Universal health coverage is sometimes misunderstood as a goal to provide all available health services and products free to every person through national health insurance schemes.9 In reality, universal health coverage means that all people can access the health services they need without suffering financial hardship. As the health needs across income groups, ages, and health status vary, it is the government's responsibility to determine how people access essential health services at affordable cost. For progress on population coverage, and to determine who can access the health services they need, governments must make political choices, and support these by prioritised funding (domestic and external).

When large numbers of people and population groups are covered with health promotion and prevention services, an emergency response is more effective and responsive to individual and community needs. Strong population coverage ensures people and health systems are better prepared to prevent debilitating effects, including millions of deaths. Connecting universal health coverage and health security is key to sustainably and effectively strengthening health systems, emergency preparedness, and response capacity.

Governments have the primary responsibility to protect and ensure people's health, but governments alone cannot achieve universal health coverage. They might not have the strongest relationships with all populations nor be able to reach them, and might themselves undermine human rights and gender equity.6 Civil society organisations and community-based health care play an important role in filling these gaps. These institutions also hold governments to account for their commitments.

At the HLPF in July and the three UN High-level meetings on health, upcoming in September, 2023, all countries must recognise that progress in providing tuberculosis care, strengthening pandemic preparedness, and delivering the human right to health through universal health coverage are interrelated goals, requiring a concerted focus on the most vulnerable and marginalised populations.

We call on all countries to make actionable commitments, using the Action Agenda from the UHC Movement,10 and propose three focus areas to ensure that people are not only covered and can access services, but these services are also of quality, consist of their specific requirements, and are accessible when they need them.

First, integrating health services at the primary care level ensures that people's diverse health needs are addressed across the life course. A woman visiting a health centre might need contraception, antenatal care, malaria treatment, non-communicable diseases prevention and control, vaccinations against COVID-19, or all of these. Integrated health services, with sufficient trained health workers, are the most effective way to reach all people.

Second, people need to be informed about the drivers of health and wellbeing and be empowered to co-design services to suit their needs. Health service coverage schemes alone do not determine who is covered.

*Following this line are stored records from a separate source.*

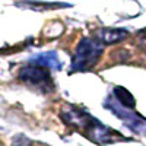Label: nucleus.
<instances>
[{"mask_svg":"<svg viewBox=\"0 0 146 146\" xmlns=\"http://www.w3.org/2000/svg\"><path fill=\"white\" fill-rule=\"evenodd\" d=\"M126 35H127V32L123 29H110V31L107 29V31H102L100 34V38L105 44H114V42L121 41Z\"/></svg>","mask_w":146,"mask_h":146,"instance_id":"obj_3","label":"nucleus"},{"mask_svg":"<svg viewBox=\"0 0 146 146\" xmlns=\"http://www.w3.org/2000/svg\"><path fill=\"white\" fill-rule=\"evenodd\" d=\"M19 79L31 85H44L51 78L44 66H25L19 70Z\"/></svg>","mask_w":146,"mask_h":146,"instance_id":"obj_2","label":"nucleus"},{"mask_svg":"<svg viewBox=\"0 0 146 146\" xmlns=\"http://www.w3.org/2000/svg\"><path fill=\"white\" fill-rule=\"evenodd\" d=\"M102 53V45L92 38H85L78 47H76V53L75 58H73V66L75 69H88L94 66Z\"/></svg>","mask_w":146,"mask_h":146,"instance_id":"obj_1","label":"nucleus"},{"mask_svg":"<svg viewBox=\"0 0 146 146\" xmlns=\"http://www.w3.org/2000/svg\"><path fill=\"white\" fill-rule=\"evenodd\" d=\"M36 62H38V63H42L44 66H57V64H58L57 60H56V57H54V56H50V54L41 56L40 58H36Z\"/></svg>","mask_w":146,"mask_h":146,"instance_id":"obj_5","label":"nucleus"},{"mask_svg":"<svg viewBox=\"0 0 146 146\" xmlns=\"http://www.w3.org/2000/svg\"><path fill=\"white\" fill-rule=\"evenodd\" d=\"M115 95L118 96V100L121 101V104H124L127 107H133V105H135V100H133V96L124 88H115Z\"/></svg>","mask_w":146,"mask_h":146,"instance_id":"obj_4","label":"nucleus"}]
</instances>
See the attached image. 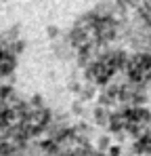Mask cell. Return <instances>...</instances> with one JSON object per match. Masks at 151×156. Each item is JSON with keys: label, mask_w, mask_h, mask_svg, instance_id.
Here are the masks:
<instances>
[{"label": "cell", "mask_w": 151, "mask_h": 156, "mask_svg": "<svg viewBox=\"0 0 151 156\" xmlns=\"http://www.w3.org/2000/svg\"><path fill=\"white\" fill-rule=\"evenodd\" d=\"M8 66H11V59L6 57V53L0 49V72H4V70H8Z\"/></svg>", "instance_id": "obj_1"}]
</instances>
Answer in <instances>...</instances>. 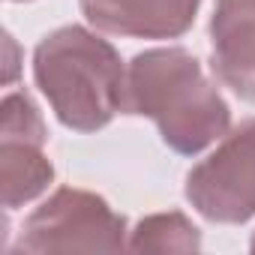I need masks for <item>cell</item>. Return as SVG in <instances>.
<instances>
[{"mask_svg": "<svg viewBox=\"0 0 255 255\" xmlns=\"http://www.w3.org/2000/svg\"><path fill=\"white\" fill-rule=\"evenodd\" d=\"M54 180V165L39 144L0 141V192L3 207L15 210L48 189Z\"/></svg>", "mask_w": 255, "mask_h": 255, "instance_id": "7", "label": "cell"}, {"mask_svg": "<svg viewBox=\"0 0 255 255\" xmlns=\"http://www.w3.org/2000/svg\"><path fill=\"white\" fill-rule=\"evenodd\" d=\"M249 249H252V252H255V237H252V243H249Z\"/></svg>", "mask_w": 255, "mask_h": 255, "instance_id": "10", "label": "cell"}, {"mask_svg": "<svg viewBox=\"0 0 255 255\" xmlns=\"http://www.w3.org/2000/svg\"><path fill=\"white\" fill-rule=\"evenodd\" d=\"M45 138V120L36 102L21 90L6 93L0 102V141H24L42 147Z\"/></svg>", "mask_w": 255, "mask_h": 255, "instance_id": "9", "label": "cell"}, {"mask_svg": "<svg viewBox=\"0 0 255 255\" xmlns=\"http://www.w3.org/2000/svg\"><path fill=\"white\" fill-rule=\"evenodd\" d=\"M84 18L111 36L177 39L183 36L201 0H78Z\"/></svg>", "mask_w": 255, "mask_h": 255, "instance_id": "5", "label": "cell"}, {"mask_svg": "<svg viewBox=\"0 0 255 255\" xmlns=\"http://www.w3.org/2000/svg\"><path fill=\"white\" fill-rule=\"evenodd\" d=\"M15 3H24V0H15Z\"/></svg>", "mask_w": 255, "mask_h": 255, "instance_id": "11", "label": "cell"}, {"mask_svg": "<svg viewBox=\"0 0 255 255\" xmlns=\"http://www.w3.org/2000/svg\"><path fill=\"white\" fill-rule=\"evenodd\" d=\"M126 114H144L162 141L195 156L228 135L231 108L186 48H150L126 66Z\"/></svg>", "mask_w": 255, "mask_h": 255, "instance_id": "1", "label": "cell"}, {"mask_svg": "<svg viewBox=\"0 0 255 255\" xmlns=\"http://www.w3.org/2000/svg\"><path fill=\"white\" fill-rule=\"evenodd\" d=\"M33 78L57 120L75 132H96L126 111V66L117 48L87 27L48 33L33 51Z\"/></svg>", "mask_w": 255, "mask_h": 255, "instance_id": "2", "label": "cell"}, {"mask_svg": "<svg viewBox=\"0 0 255 255\" xmlns=\"http://www.w3.org/2000/svg\"><path fill=\"white\" fill-rule=\"evenodd\" d=\"M123 246H129L126 219L105 198L60 186L24 219L15 252H120Z\"/></svg>", "mask_w": 255, "mask_h": 255, "instance_id": "3", "label": "cell"}, {"mask_svg": "<svg viewBox=\"0 0 255 255\" xmlns=\"http://www.w3.org/2000/svg\"><path fill=\"white\" fill-rule=\"evenodd\" d=\"M129 249L132 252H198L201 234L177 210L153 213L135 225V231L129 237Z\"/></svg>", "mask_w": 255, "mask_h": 255, "instance_id": "8", "label": "cell"}, {"mask_svg": "<svg viewBox=\"0 0 255 255\" xmlns=\"http://www.w3.org/2000/svg\"><path fill=\"white\" fill-rule=\"evenodd\" d=\"M210 45L219 81L255 102V0H216Z\"/></svg>", "mask_w": 255, "mask_h": 255, "instance_id": "6", "label": "cell"}, {"mask_svg": "<svg viewBox=\"0 0 255 255\" xmlns=\"http://www.w3.org/2000/svg\"><path fill=\"white\" fill-rule=\"evenodd\" d=\"M186 198L219 225H240L255 216V120L240 123L186 174Z\"/></svg>", "mask_w": 255, "mask_h": 255, "instance_id": "4", "label": "cell"}]
</instances>
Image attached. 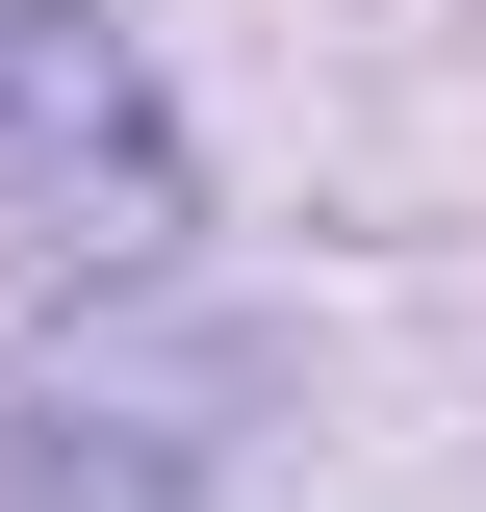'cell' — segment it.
Segmentation results:
<instances>
[{
  "instance_id": "cell-1",
  "label": "cell",
  "mask_w": 486,
  "mask_h": 512,
  "mask_svg": "<svg viewBox=\"0 0 486 512\" xmlns=\"http://www.w3.org/2000/svg\"><path fill=\"white\" fill-rule=\"evenodd\" d=\"M154 231H180V103L77 0H0V282H128Z\"/></svg>"
},
{
  "instance_id": "cell-2",
  "label": "cell",
  "mask_w": 486,
  "mask_h": 512,
  "mask_svg": "<svg viewBox=\"0 0 486 512\" xmlns=\"http://www.w3.org/2000/svg\"><path fill=\"white\" fill-rule=\"evenodd\" d=\"M0 512H205V461L128 410H0Z\"/></svg>"
}]
</instances>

Women and men often have different health needs. Discriminatory laws, policies, and programmes, as well as disempowerment and lack of agency, can leave large population groups excluded.

Third, governments' fiscal space, political and budgetary priorities, as well as external development assistance, are key in determining population coverage at the national level. During the COVID-19 pandemic the slogan “no one is safe until everyone is safe” was used to denote that covering every person nationally and globally was the business of everyone.5

Resilient and equitable health and community systems with strong population coverage make us all better prepared for health emergencies. Expanding and making population coverage more equitable is key to protecting all people, and is the cornerstone to delivering equity, the right to health, and justice.

We declare no competing interests. We thank Katri Bertram for her support in drafting and editing this Comment.